# Deere 235 disc



## Stxpecans123 (May 18, 2020)

Been looking for a disc in the 18 to 22 foot range for a while no just not finding anything in my price range anywhere remotely close to me.
But there has been a 235 Deere disc that has good blades but needs atleast some hoses and maybe repacking a cylinder for a decent price of about 3k. I am guessing it's a 22 foot disc as it doesn't have wheels on the wings. I have been driving by it for atleast a year and a half. Not 100% sure it's a 235 and not a 230.
I know Tx Jim is the expert on these disc as I seen him post all about them if I google 235 disc. So maybe he will chime in. Some.say they ridge bad but from what I gather that is if you are pulling the wheels off the ground and really hurrying it. I plan to use it to lightly disc after my offset disc.

How much of a pain is it to reseal those wing lift cylinders?

Plan on using it on a case 7110 2wd without duals or a maxxum 140 fwa. Think either of those will pull it?


----------



## Tx Jim (Jun 30, 2014)

Let me clarify something that due to my old age all I'm an EXPERT at is making trips to the bathroom!!! 

Yes 230/235 disks when pulled at higher ground speeds had difficulty leaving soil level & when disk isn't leveled correctly. I checked 235 parts schematics & wing cylinder repair kits look fairly simple to R&R.

I have no personal experience with either model tractor you mentioned so I'll refrain from replying to your tractor question.

:::

What is needed
Pick up the forum thread about the Deere 235 disc after its last post and carry it on.

Collected material
:::

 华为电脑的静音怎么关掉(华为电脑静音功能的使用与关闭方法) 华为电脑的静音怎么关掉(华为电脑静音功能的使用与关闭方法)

:::

Reply
----------



## matador (Jun 18, 2014)

I’ve run a 21 foot disk with a Deere 4640 and 4430. Both thought it was a child’s toy, so I’d think your 7110 can do it. The Magnum 140 certainly could.


----------



## Stxpecans123 (May 18, 2020)

I guess if the price is right, and the frame is in good shape. I assume all the parts are still available? A person could fix it up and have somthing good for a long time. I mean it's not like you can buy anything like that disc new. Everything now is made stupid heavy and requires alot of hp to pull.

Of the youtube videos I was able to find seemed the 235 disc doesn't do a terrible job of leveling. Guy who has the disc said it did a pretty good job of smoothing out his fields.

Currently using a 9 or so foot athens tandem disc, that thing should only be old for making watermelon beds. Plus it's so small it's a joke.

Well also have a bigger offset but it really isn't made to smooth out or level.


----------



## Stxpecans123 (May 18, 2020)

So the scrapper on it look like they are spose to pivot and be spring loaded and it looks like someone welded them where they no longer pivot. How is it spose to be?


----------



## Tx Jim (Jun 30, 2014)

Can you post a photo of the scrapers? I'll bet most of the parts are still available from JD if a body can afford them!


----------



## Stxpecans123 (May 18, 2020)

Here are some pics.


----------



## Stxpecans123 (May 18, 2020)

Better pic of weld


----------



## Stxpecans123 (May 18, 2020)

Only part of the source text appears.